> _Required task_
Update the rows below by replacing each occurrence of "camera" with "observer", leaving everything else unchanged.

> _Entries provided_

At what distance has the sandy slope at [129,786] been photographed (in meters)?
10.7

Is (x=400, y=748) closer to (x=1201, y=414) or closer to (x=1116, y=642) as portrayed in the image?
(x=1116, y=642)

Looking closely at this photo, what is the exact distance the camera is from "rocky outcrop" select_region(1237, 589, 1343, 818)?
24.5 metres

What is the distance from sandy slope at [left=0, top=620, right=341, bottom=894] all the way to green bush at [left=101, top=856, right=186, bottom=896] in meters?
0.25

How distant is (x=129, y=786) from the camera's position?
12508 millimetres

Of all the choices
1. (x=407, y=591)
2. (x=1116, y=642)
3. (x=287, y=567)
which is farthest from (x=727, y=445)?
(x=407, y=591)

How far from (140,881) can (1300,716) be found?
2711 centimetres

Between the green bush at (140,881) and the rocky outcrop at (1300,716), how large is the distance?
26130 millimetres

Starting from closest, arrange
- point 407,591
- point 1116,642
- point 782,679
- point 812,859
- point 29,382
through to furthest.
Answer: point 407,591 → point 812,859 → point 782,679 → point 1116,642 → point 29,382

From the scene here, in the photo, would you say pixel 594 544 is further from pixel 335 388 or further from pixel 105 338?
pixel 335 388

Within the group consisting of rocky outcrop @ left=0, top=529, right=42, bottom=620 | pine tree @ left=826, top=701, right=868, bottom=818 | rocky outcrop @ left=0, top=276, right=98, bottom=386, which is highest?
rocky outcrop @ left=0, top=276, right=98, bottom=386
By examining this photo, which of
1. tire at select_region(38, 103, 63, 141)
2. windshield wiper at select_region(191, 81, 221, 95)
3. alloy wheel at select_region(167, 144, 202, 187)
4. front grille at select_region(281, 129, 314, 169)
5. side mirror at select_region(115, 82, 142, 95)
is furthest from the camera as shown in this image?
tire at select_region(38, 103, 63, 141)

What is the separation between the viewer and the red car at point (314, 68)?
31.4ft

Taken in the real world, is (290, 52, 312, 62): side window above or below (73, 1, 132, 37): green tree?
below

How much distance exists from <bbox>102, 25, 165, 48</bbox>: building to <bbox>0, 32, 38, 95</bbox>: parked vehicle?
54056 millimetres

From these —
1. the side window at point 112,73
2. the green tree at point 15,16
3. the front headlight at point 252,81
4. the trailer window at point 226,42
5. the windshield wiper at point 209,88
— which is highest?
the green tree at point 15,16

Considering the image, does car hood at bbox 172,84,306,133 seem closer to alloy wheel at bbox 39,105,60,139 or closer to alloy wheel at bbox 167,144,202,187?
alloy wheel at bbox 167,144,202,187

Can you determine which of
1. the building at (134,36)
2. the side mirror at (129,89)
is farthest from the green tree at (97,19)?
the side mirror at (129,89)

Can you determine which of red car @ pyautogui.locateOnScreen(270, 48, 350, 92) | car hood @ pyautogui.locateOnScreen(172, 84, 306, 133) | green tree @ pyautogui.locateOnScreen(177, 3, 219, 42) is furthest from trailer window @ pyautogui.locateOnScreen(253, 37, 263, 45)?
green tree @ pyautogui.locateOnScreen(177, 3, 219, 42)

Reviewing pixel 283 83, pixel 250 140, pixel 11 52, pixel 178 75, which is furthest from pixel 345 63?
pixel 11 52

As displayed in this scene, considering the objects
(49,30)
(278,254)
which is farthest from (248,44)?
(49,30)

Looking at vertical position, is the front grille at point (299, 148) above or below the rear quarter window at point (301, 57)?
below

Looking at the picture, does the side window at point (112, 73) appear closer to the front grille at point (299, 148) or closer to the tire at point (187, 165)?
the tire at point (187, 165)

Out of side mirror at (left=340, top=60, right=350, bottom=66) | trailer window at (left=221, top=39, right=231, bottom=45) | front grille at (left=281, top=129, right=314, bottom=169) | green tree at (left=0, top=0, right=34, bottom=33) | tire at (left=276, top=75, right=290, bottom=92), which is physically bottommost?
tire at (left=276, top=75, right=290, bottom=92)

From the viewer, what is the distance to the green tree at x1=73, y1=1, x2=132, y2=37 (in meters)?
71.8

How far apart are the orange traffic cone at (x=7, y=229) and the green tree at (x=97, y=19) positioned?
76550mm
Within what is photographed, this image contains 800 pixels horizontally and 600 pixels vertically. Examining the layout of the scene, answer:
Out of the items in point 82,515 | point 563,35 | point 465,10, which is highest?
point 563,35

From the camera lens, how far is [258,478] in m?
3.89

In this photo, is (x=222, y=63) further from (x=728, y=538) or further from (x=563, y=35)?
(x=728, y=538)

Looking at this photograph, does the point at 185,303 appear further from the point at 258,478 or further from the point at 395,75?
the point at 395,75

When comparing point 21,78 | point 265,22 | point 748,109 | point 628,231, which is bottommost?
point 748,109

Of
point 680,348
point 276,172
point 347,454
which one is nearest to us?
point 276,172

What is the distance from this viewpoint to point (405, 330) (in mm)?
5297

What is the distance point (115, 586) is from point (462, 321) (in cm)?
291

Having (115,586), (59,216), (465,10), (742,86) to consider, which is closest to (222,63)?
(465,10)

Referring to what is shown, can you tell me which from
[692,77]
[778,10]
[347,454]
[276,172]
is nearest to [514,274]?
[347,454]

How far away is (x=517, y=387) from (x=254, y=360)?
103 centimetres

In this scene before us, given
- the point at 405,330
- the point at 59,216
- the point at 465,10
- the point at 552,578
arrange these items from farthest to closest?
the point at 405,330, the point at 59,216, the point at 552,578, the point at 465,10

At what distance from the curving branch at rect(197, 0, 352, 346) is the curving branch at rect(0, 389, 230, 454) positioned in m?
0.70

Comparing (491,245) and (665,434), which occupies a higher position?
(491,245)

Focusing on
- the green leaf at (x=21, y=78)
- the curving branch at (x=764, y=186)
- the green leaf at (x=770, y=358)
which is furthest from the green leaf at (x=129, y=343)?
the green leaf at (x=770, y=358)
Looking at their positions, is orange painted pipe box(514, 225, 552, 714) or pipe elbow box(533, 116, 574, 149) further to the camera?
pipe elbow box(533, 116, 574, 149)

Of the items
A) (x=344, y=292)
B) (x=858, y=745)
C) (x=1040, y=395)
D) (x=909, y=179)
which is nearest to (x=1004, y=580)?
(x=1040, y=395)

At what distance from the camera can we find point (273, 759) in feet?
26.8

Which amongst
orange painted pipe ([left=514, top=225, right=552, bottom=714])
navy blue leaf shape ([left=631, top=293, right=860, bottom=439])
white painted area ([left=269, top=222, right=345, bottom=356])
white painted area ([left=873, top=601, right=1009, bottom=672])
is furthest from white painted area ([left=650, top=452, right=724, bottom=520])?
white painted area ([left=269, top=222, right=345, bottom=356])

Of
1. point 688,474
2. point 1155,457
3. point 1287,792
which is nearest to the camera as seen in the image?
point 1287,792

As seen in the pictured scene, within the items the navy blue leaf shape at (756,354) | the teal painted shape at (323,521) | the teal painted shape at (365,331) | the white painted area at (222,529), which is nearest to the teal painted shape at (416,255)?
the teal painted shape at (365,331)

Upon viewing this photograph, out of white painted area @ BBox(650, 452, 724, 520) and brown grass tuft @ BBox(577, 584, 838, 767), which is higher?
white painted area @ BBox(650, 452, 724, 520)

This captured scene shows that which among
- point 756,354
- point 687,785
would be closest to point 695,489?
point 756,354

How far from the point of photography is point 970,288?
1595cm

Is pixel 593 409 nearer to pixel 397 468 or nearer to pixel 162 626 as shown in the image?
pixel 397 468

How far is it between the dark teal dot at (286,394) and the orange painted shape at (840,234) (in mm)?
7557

> _Task result_
At what distance has the sandy slope at [129,786] been photographed (in meters)?
10.7

Is (x=400, y=748) closer to (x=1201, y=414) or closer to (x=1116, y=642) as portrayed in the image?
(x=1116, y=642)

Looking closely at this photo, what is the exact distance the observer is from "rocky outcrop" select_region(1237, 589, 1343, 818)?
24.5 metres

What is the distance from sandy slope at [left=0, top=620, right=341, bottom=894] all the way to green bush at [left=101, top=856, right=186, bottom=896] in meters?
0.25

How distant is (x=129, y=786) from the observer's position?
12508 millimetres

Of all the choices
1. (x=407, y=591)
2. (x=1116, y=642)
3. (x=287, y=567)
which is farthest from (x=727, y=445)?
(x=407, y=591)

How far from (140,881) can (1300,716) be found?
2711 centimetres

Between the green bush at (140,881) and the rocky outcrop at (1300,716), how large is the distance?
26130 millimetres

Starting from closest, arrange
- point 407,591
- point 1116,642
- point 782,679
- point 812,859
- point 29,382
through to furthest.
Answer: point 407,591 → point 812,859 → point 782,679 → point 1116,642 → point 29,382

From the scene here, in the photo, would you say pixel 594 544 is further from pixel 335 388 or further from pixel 105 338?
pixel 335 388

Within the group consisting of rocky outcrop @ left=0, top=529, right=42, bottom=620 | pine tree @ left=826, top=701, right=868, bottom=818 | rocky outcrop @ left=0, top=276, right=98, bottom=386, which is highest?
rocky outcrop @ left=0, top=276, right=98, bottom=386
By examining this photo, which of
1. tire at select_region(38, 103, 63, 141)
2. windshield wiper at select_region(191, 81, 221, 95)
3. alloy wheel at select_region(167, 144, 202, 187)
4. front grille at select_region(281, 129, 314, 169)
5. side mirror at select_region(115, 82, 142, 95)
is furthest from the observer as shown in this image?
tire at select_region(38, 103, 63, 141)

What is the separation between the viewer and the red car at point (314, 68)?
31.4ft

Taken in the real world, is (290, 52, 312, 62): side window above or below (73, 1, 132, 37): green tree?
below

How much distance exists from <bbox>102, 25, 165, 48</bbox>: building to <bbox>0, 32, 38, 95</bbox>: parked vehicle?
54056 millimetres

From these —
1. the side window at point 112,73
2. the green tree at point 15,16
3. the front headlight at point 252,81
4. the trailer window at point 226,42
5. the windshield wiper at point 209,88
— which is highest?
the green tree at point 15,16

Considering the image, does car hood at bbox 172,84,306,133 seem closer to alloy wheel at bbox 39,105,60,139 or closer to alloy wheel at bbox 167,144,202,187?
alloy wheel at bbox 167,144,202,187

Can you determine which of
1. the building at (134,36)
2. the side mirror at (129,89)
is farthest from the green tree at (97,19)?
the side mirror at (129,89)

Can you determine which of red car @ pyautogui.locateOnScreen(270, 48, 350, 92) | car hood @ pyautogui.locateOnScreen(172, 84, 306, 133) | green tree @ pyautogui.locateOnScreen(177, 3, 219, 42) is furthest from trailer window @ pyautogui.locateOnScreen(253, 37, 263, 45)?
green tree @ pyautogui.locateOnScreen(177, 3, 219, 42)

Reviewing pixel 283 83, pixel 250 140, pixel 11 52, pixel 178 75, which is furthest from pixel 345 63?
pixel 11 52

As displayed in this scene, considering the objects
(49,30)
(278,254)
which is farthest from (248,44)?
(49,30)

Looking at vertical position, is the front grille at point (299, 148) above or below the rear quarter window at point (301, 57)?
below

Looking at the picture, does the side window at point (112, 73) appear closer to the front grille at point (299, 148) or closer to the tire at point (187, 165)?
the tire at point (187, 165)

Out of side mirror at (left=340, top=60, right=350, bottom=66) | trailer window at (left=221, top=39, right=231, bottom=45) | front grille at (left=281, top=129, right=314, bottom=169) | green tree at (left=0, top=0, right=34, bottom=33) | tire at (left=276, top=75, right=290, bottom=92), which is physically bottommost?
tire at (left=276, top=75, right=290, bottom=92)

From the viewer, what is the distance to the green tree at x1=73, y1=1, x2=132, y2=37 (in meters)?
71.8

How far apart are the orange traffic cone at (x=7, y=229) and the green tree at (x=97, y=19) positioned?
76550mm
Within what is photographed, this image contains 800 pixels horizontally and 600 pixels vertically. Examining the layout of the scene, answer:
Out of the items in point 82,515 | point 563,35 | point 465,10, which is highest?
point 563,35

From the observer lens, how far is [258,478] in m?
3.89

In this photo, is (x=222, y=63) further from (x=728, y=538) or further from (x=563, y=35)?
(x=728, y=538)

Looking at this photograph, does the point at 185,303 appear further from the point at 258,478 or further from the point at 395,75?
the point at 395,75

When comparing point 21,78 | point 265,22 | point 748,109 | point 628,231, which is bottommost?
point 748,109

Of
point 680,348
point 276,172
point 347,454
which one is nearest to us?
point 276,172

What is the distance from this viewpoint to point (405, 330) (in mm)?
5297

What is the distance point (115, 586) is from point (462, 321) (in cm)?
291

Having (115,586), (59,216), (465,10), (742,86) to consider, which is closest to (222,63)?
(465,10)

Referring to what is shown, can you tell me which from
[692,77]
[778,10]
[347,454]
[276,172]
is nearest to [514,274]?
[347,454]

How far away is (x=517, y=387) from (x=254, y=360)?
103 centimetres

In this scene before us, given
- the point at 405,330
- the point at 59,216
- the point at 465,10
- the point at 552,578
arrange these items from farthest to closest?
the point at 405,330, the point at 59,216, the point at 552,578, the point at 465,10

At what distance from the curving branch at rect(197, 0, 352, 346) is the curving branch at rect(0, 389, 230, 454) positioned in m?
0.70

Comparing (491,245) and (665,434), which occupies a higher position?
(491,245)

Focusing on
- the green leaf at (x=21, y=78)
- the curving branch at (x=764, y=186)
- the green leaf at (x=770, y=358)
which is furthest from the green leaf at (x=129, y=343)?
the green leaf at (x=770, y=358)
Looking at their positions, is orange painted pipe box(514, 225, 552, 714) or pipe elbow box(533, 116, 574, 149) further to the observer?
pipe elbow box(533, 116, 574, 149)

Of the items
A) (x=344, y=292)
B) (x=858, y=745)
C) (x=1040, y=395)
D) (x=909, y=179)
which is nearest to (x=1004, y=580)?
(x=1040, y=395)

At what distance from the observer can we find point (273, 759) in feet?
26.8

Which amongst
orange painted pipe ([left=514, top=225, right=552, bottom=714])
navy blue leaf shape ([left=631, top=293, right=860, bottom=439])
white painted area ([left=269, top=222, right=345, bottom=356])
white painted area ([left=873, top=601, right=1009, bottom=672])
is furthest from white painted area ([left=650, top=452, right=724, bottom=520])?
white painted area ([left=269, top=222, right=345, bottom=356])

Of
1. point 688,474
2. point 1155,457
3. point 1287,792
which is nearest to the observer as seen in the image?
point 1287,792

As seen in the pictured scene, within the items the navy blue leaf shape at (756,354) | the teal painted shape at (323,521) | the teal painted shape at (365,331) | the white painted area at (222,529), which is nearest to the teal painted shape at (416,255)?
the teal painted shape at (365,331)

Upon viewing this photograph, out of white painted area @ BBox(650, 452, 724, 520) and brown grass tuft @ BBox(577, 584, 838, 767), which is higher?
white painted area @ BBox(650, 452, 724, 520)

This captured scene shows that which among
- point 756,354
- point 687,785
would be closest to point 695,489?
point 756,354

How far from the point of photography is point 970,288?
1595cm

Is pixel 593 409 nearer to pixel 397 468 or nearer to pixel 162 626 as shown in the image?
pixel 397 468

How far is it between the dark teal dot at (286,394) and the orange painted shape at (840,234) (in mm)?
7557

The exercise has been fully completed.